Raporda Çin yönetiminin ABD, Avustralya gibi ülkelerle yaşadığı gerilimler nedeniyle “gazetecilerin baskıya uğradığı, sınırdışı edildiği, tutuklandığı” örneklere de yer verildi.
CPJ Uluslararası Basın Özgürlüğü Ödülü sahibi Azimjon Askarov’a da dikkat çekti. BM İnsan Hakları Komitesi, CPJ ve diğer hak örgütlerinin yıllardır serbest bırakılması için Kırgızistanlı yetkililere çağrı yaptığı Askarov'un bu yıl hapiste yaşamını yitirdiği belirtildi.
Raporda ayrıca Belarus’taki protestolarda gazetecilerin uğradığı saldırılar aktarıldı. 1 Aralık itibarıyla 10 gazetecinin hapiste olduğu Belarus’ta, CPJ’nin 2014’ten beri ilk defa hapiste gazeteci tespiti yaptığına değinildi.

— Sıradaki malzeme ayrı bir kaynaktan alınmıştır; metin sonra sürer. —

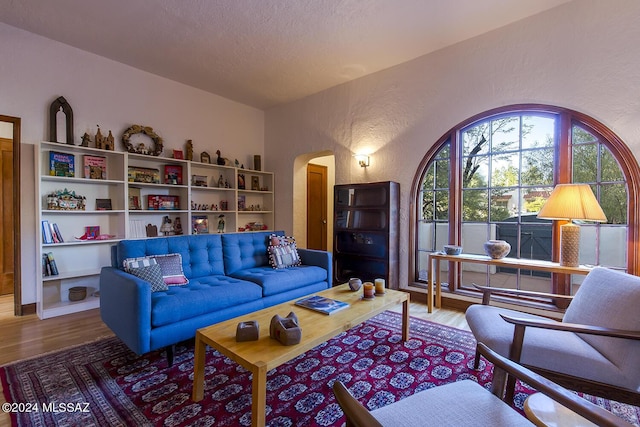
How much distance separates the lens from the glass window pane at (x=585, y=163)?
2795mm

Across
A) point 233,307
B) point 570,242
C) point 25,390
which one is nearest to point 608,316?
point 570,242

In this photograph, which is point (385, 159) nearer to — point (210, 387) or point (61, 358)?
point (210, 387)

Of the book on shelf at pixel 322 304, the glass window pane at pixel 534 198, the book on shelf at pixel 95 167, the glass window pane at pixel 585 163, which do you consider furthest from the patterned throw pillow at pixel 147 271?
the glass window pane at pixel 585 163

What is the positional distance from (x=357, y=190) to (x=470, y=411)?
3.21m

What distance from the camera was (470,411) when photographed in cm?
107

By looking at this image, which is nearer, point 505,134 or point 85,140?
point 505,134

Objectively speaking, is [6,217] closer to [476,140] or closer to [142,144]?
[142,144]

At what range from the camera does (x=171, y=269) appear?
8.75ft

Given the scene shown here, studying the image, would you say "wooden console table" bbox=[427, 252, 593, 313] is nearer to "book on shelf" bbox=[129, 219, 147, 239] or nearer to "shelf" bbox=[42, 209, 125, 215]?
"book on shelf" bbox=[129, 219, 147, 239]

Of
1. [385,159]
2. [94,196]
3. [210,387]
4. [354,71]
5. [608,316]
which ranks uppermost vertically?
[354,71]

CPJ, 1 Aralık itibarıyla İran’da ise 15 gazetecinin hapiste olduğunu, 12 Aralık'ta Ruhullah Zem’in idam edildiğini duyurdu.
CPJ’in yıllık sayımından başka diğer bulgular ise şöyle:
-Hapisteki gazetecilerin üçte ikisi terörizm veya yasaklı gruplara üyelik gibi devlete karşı işlenen suçlar kategorisi kapsamında suçlandılar.
-Tüm vakalar dahilinde hapis gazetecilerin yüzde 19’u neyle suçlandığını bilmiyor; bu 53 gazetecinin yarısından çoğu Eritre ve Suudi Arabistan hapishanelerinde.
-Dünya çapında hapis gazetecilerin neredeyse tamamı kendi ülkeleri tarafından hapsedilmiş. CPJ’in tespitlerine göre Çin, Eritre, Ürdün ve Suudi Arabistan hapishanelerinde en az yedi yabancı veya çift vatandaşlık sahibi gazeteci bulunuyordu.
-Hapisteki gazetecilerden 36’sı yani yüzde 13’ü kadın. Bunlardan bazıları Suudi Arabistan’da kadın hakları üzerine haber yapan gazeteciler. Belarus’taki protestoları takip eden çok sayıda kadın gazeteci tutuklandı.